I dont have any recent pics, this is from about a month ago but it doesnt look like this now, I a bunch of driftwood in there now. I will be taking more full tank shots soon.


----------



## pat3612 (Jan 29, 2008)

Cool Tank dont they fight with the different preds. Welcome and Happy New Year.


----------



## BushFishRox (Jan 2, 2009)

no, fighting is very minamal... much less then say a cichlid tank.


----------



## Prodicus (Nov 3, 2008)

Welcome, and thanks for sharing the pic!



BushFishRox said:


> I dont have any recent pics, this is from about a month ago but it doesnt look like this now, I a bunch of driftwood in there now. I will be taking more full tank shots soon.


----------



## Ciddian (Mar 15, 2006)

WOW! what a tank! Welcome Chris!

If you have time i would love to see how that tank is plumbed out. Looks awesome.


----------



## BushFishRox (Jan 2, 2009)

Ciddian said:


> WOW! what a tank! Welcome Chris!
> 
> If you have time i would love to see how that tank is plumbed out. Looks awesome.


I am not sure if you mean to come over and check it out because I am sure that can be arranged, but here are some pics.

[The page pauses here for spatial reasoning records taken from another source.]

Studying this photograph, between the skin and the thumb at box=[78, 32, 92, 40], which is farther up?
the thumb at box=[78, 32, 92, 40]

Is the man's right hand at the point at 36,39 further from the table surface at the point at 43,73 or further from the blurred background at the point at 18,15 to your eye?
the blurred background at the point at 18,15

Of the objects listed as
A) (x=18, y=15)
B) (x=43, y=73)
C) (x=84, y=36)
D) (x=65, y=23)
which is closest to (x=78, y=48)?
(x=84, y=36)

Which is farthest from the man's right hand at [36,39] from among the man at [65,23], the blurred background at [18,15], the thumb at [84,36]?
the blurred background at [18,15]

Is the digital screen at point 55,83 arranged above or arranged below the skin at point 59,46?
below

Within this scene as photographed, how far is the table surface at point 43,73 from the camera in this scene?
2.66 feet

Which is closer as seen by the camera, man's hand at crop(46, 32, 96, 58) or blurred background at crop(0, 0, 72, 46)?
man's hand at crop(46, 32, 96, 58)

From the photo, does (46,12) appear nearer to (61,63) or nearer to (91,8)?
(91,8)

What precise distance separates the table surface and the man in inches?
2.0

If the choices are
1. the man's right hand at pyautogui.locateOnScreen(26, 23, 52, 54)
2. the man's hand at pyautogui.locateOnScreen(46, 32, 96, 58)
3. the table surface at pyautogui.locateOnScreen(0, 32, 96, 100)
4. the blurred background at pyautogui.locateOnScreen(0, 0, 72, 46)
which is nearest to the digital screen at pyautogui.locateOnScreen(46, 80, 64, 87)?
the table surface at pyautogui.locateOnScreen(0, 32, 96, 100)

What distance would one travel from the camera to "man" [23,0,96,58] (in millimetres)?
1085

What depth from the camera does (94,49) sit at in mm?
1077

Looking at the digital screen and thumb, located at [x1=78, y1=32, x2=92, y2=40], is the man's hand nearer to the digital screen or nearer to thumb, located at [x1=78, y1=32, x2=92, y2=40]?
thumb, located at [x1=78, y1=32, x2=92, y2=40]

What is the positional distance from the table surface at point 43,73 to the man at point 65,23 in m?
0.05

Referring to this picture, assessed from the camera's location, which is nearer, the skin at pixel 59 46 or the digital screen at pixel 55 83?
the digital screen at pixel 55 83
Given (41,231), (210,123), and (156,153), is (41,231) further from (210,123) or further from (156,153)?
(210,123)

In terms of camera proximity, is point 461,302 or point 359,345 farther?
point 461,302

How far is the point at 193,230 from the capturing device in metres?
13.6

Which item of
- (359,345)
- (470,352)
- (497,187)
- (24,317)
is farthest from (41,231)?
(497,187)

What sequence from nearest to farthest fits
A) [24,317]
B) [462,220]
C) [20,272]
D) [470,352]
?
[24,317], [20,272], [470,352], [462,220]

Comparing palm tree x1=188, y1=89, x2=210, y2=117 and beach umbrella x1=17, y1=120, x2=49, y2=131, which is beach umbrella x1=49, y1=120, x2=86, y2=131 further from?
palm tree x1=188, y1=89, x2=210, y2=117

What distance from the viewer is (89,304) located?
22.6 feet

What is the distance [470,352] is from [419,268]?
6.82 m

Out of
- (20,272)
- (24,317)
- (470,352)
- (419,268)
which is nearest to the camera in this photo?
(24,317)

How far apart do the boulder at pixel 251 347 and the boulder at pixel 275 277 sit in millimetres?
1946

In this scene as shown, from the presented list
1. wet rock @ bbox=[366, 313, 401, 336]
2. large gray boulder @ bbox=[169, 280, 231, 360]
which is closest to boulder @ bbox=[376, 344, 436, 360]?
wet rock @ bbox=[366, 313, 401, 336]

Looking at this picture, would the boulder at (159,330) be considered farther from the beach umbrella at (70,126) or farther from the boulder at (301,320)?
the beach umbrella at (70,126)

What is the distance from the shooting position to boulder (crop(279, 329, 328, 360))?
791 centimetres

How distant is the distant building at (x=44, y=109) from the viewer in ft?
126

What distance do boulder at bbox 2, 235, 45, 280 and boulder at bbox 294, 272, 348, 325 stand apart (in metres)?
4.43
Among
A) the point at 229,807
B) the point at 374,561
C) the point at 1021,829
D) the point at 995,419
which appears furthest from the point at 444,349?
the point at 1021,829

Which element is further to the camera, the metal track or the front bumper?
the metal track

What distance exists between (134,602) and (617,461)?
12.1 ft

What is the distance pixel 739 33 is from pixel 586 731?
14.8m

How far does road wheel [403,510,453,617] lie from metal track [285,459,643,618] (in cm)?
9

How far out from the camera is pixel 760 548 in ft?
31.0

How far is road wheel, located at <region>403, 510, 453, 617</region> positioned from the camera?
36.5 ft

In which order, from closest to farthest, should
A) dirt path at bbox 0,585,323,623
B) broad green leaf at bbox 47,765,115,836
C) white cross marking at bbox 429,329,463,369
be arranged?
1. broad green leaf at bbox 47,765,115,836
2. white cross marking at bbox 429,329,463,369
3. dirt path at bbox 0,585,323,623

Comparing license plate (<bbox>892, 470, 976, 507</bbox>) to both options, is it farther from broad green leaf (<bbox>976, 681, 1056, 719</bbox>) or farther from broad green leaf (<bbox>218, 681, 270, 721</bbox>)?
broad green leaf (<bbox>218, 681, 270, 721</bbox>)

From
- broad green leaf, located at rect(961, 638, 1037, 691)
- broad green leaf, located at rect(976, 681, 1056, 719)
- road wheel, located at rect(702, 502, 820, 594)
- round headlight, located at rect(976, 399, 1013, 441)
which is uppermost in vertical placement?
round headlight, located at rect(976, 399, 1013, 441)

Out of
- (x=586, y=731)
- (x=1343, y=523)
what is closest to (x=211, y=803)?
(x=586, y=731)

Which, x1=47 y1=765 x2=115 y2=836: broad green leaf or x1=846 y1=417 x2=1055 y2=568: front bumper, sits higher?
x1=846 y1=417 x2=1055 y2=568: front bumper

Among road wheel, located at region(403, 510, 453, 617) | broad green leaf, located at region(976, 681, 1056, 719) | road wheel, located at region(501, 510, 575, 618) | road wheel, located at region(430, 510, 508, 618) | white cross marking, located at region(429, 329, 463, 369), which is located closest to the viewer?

Dual returns for my Fluval FX5:









My DIY overflows with my original DIY wet/dry that didn't work out so well:









Wet/Dry return spray bar:









Shot of overflows installed:









Current DIY wet/dry:


----------



## Ciddian (Mar 15, 2006)

are there dish sponges in there? lol

Pictures are just fine  Thank you for sharing them^^


----------



## BushFishRox (Jan 2, 2009)

they are the plastic post scrubbies, they have more surface area then bio balls and a heck of a lot cheaper @ $1 for 6 so I have 180.


----------



## gunnerx (Mar 20, 2008)

Wow, very nice tank! Love the Dat, it looks good! I see you were able to get an MFK sticker! Great job.


----------